Helen Hooven Santmyer’s “. . . And Ladies of the Club” tells a decades-long tale of several people from nineteenth-century Ohio, mostly Republican, mostly Presbyterian. One Presbyterian family in the book passes down a copy of the Meditations of Marcus Aurelius from generation to generation, and they find the philosopher-emperor’s stoicism not only compatible with but encouraging to their Christian lives.
I read and enjoyed Santmyer’s novel sometime around 1995, right around the time I got my Britannica Great Books set and began on the first ten-year plan. So I was especially interested to reach Marcus Aurelius in year 2. When the time came, I enjoyed the Meditations and learned from the book, but it disappointed me after the image I had built of it based on Ladies. In order to teach calmness in face of adversity, Marcus gives his reader a visionary reason to accept our place in the grand scheme of things, but then, as I read it, moves beyond that point to try to say that evil and pain don’t exist. That view may have helped him sit dispassionately in the arena doing paperwork while lions ate slaves on the sand before him, but ignoring evil and pain cannot be compatible with Christianity.
Then in year 7 of the original plan, I found the Stoic author I didn’t even know I was looking for: Epictetus. Unlike Marcus Aurelius, Epictetus acknowledges the existence of evil and pain, but teaches his readers to learn to accept these experiences when they cannot change them: an ancient precursor of the Irish prayer for serenity. Change only what you can change, he says, and remember that your mind is generally the only thing you can change. Why wish for what isn’t so if you can’t make it so? From the loftiest perspective, whatever is, is in God’s will, so align your will with his.
Now this view seemed much more compatible with Christianity to me. I can’t go with the Stoic as far as saying that my life’s goal is emotional stability, but I can certainly use the encouragement to renew my mind, to submit my will to God’s, and to accept things I cannot change. I have sometimes thought about rewriting some passages of Epictetus’s Discourses to form a Christian devotional and meditational plan.
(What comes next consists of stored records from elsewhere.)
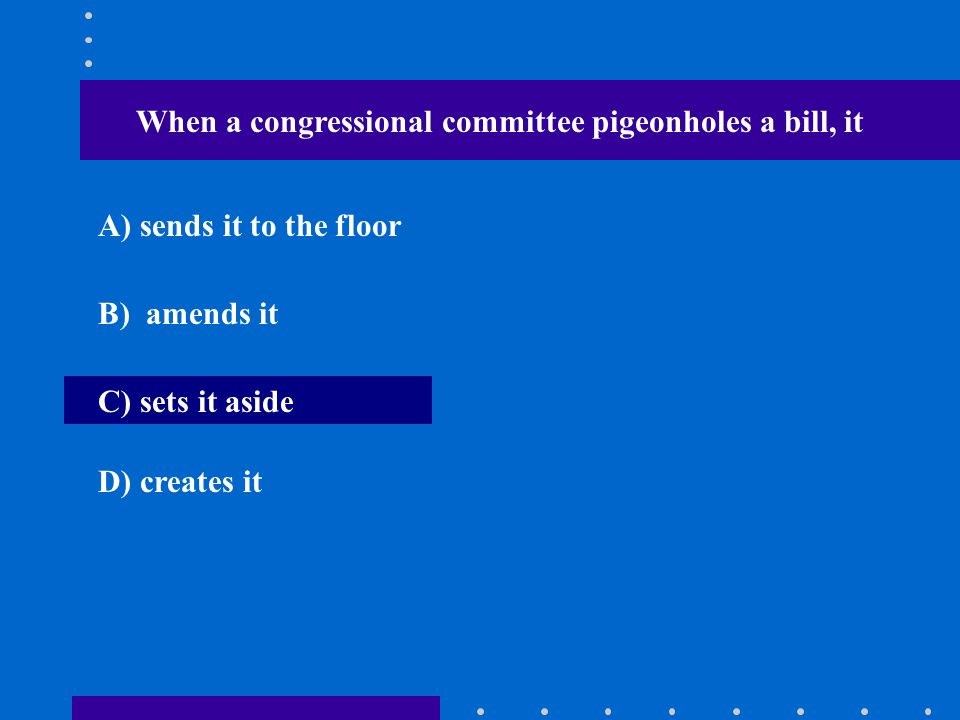 When a congressional committee pigeonholes a bill, it A) sends it to the floor B) amends it C) sets it aside D) creates it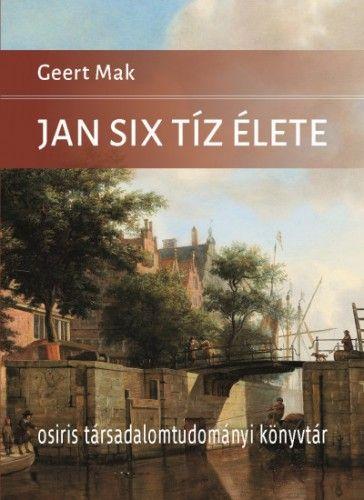 Jan Six tíz élete - Geert Mak pdf epub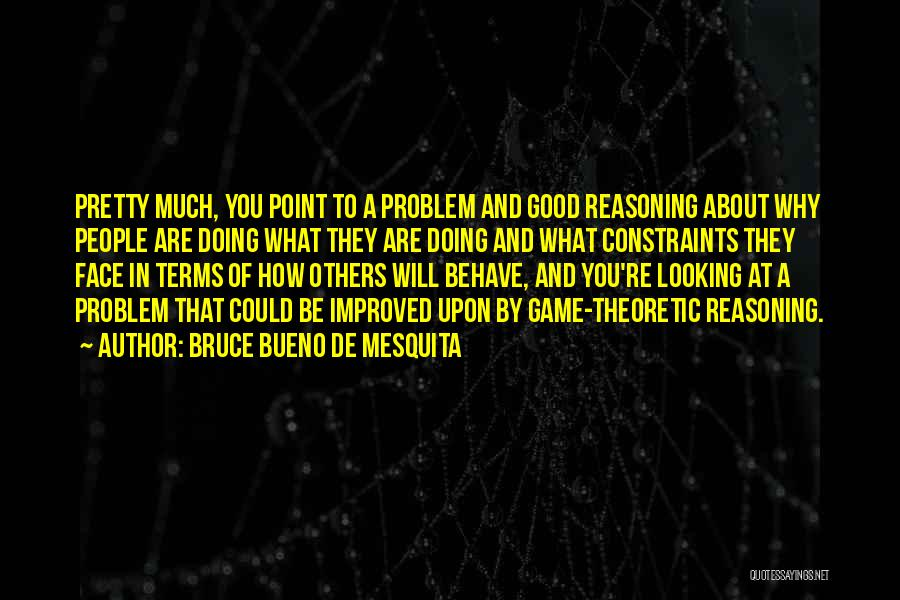 How Good Looking You Are Quotes By Bruce Bueno De Mesquita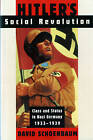 Hitler's Social Revolution: Class and Status in Nazi Germany, 1933-1939 by David Schoenbaum (Paperback, 1997)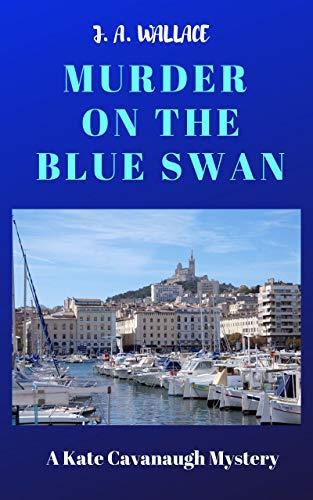 Blue Swan - MURDER ON THE BLUE SWAN (Kate Cavanaugh Mystery Book 3)
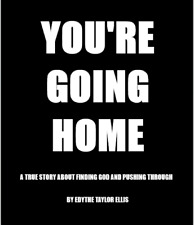 YOU'RE GOING HOME-A True Story About Finding God and Pushing Through-Large Print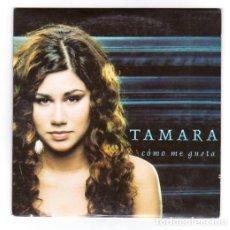 CDs de Música: TAMARA SPANISH CD SINGLE COMO ME GUSTA 1 TRACK 2001. Lote 26356466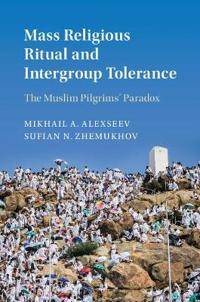 Mass Religious Ritual and Intergroup Tolerance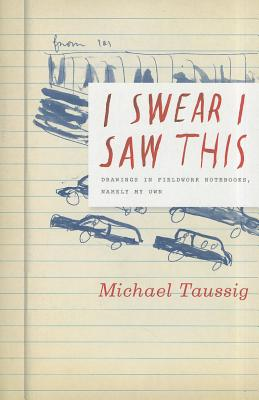 I Swear I Saw This By Taussig, Michael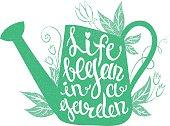 Lettering - Life began in a garden.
Various Christians have written commentaries on similarities and differences between our faith and the philosophy of Epictetus; http://stoicism.biblestudyinfo.com/ and http://archive.org/stream/epictetusnewtest00sharrich#page/106/mode/2up offer two examples. But I’m looking for a practical guide, not an explanation. The Protestant circles I’ve run in like to talk about renewal and submission, but they generally view any systematic approach to these tasks as smacking of works-oriented, spiritless formalism. But I’d like to have such a thing, so I guess if I’m ever to have my wish, I’ll have to put it together myself.
. . . And by the way, does any novel in history other than Santmyer’s have a title starting with an ellipsis – or any punctuation mark for that matter? Whether they do or not, I plan to reread this domestic epic sometime during my Third Decade.